La sainteté est identique au projet de la création tel qu'il apparait dans les premiers chapitres de la Genèse. L'analyse du texte, comme l'a démontré le rav Léon Ashkenazi, amène à la conclusion que le temps de l'histoire humaine est celui du septième jour de la création, qui est ce temps où se crée un espace dans lequel l'homme, livré à son libre arbitre, peut accéder à l'état de sainteté, et entrer ainsi dans la phase du huitième jour.
L'accès a la sainteté comporte selon notre double paracha deux phases : une négative et l'autre positive.
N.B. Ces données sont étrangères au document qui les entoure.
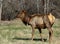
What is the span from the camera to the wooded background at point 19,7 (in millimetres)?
34281

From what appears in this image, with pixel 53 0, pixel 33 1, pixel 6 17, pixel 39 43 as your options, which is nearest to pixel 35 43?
pixel 39 43

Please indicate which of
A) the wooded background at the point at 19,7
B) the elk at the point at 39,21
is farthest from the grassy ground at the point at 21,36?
the wooded background at the point at 19,7

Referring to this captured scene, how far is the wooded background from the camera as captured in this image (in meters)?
34.3

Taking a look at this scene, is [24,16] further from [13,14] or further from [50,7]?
[50,7]

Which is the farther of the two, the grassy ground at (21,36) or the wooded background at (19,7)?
the wooded background at (19,7)

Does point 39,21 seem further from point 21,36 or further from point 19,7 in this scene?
point 19,7

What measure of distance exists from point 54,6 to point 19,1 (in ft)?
15.9

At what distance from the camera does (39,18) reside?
612 inches

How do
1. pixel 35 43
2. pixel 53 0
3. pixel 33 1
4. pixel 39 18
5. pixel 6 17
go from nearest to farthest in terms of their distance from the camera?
1. pixel 35 43
2. pixel 39 18
3. pixel 6 17
4. pixel 33 1
5. pixel 53 0

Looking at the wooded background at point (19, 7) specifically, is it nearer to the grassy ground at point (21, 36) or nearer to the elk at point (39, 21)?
the grassy ground at point (21, 36)

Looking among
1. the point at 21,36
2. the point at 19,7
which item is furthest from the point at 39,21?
the point at 19,7

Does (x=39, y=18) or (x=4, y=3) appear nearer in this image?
(x=39, y=18)

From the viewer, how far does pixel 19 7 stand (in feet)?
117

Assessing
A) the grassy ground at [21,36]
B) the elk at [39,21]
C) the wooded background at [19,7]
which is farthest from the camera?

En premier lieu l'éloignement de la bassesse sexuelle, détaillée dans le dernier chapitre d'a'haré-moth (Rachi), et puis, dans kedochim, l'accomplissement actif d'une liste de commandements destinés à entretenir une triple dimension morale : celle de l'homme envers son prochain, de l'homme envers Dieu et de l'homme envers soi-même. Le plus notoire de ces versets est bien connu (19, 18) : "Tu aimeras ton prochain (envers son prochain) comme toi-même (envers soi-même), Je suis l'Eternel (envers Dieu)".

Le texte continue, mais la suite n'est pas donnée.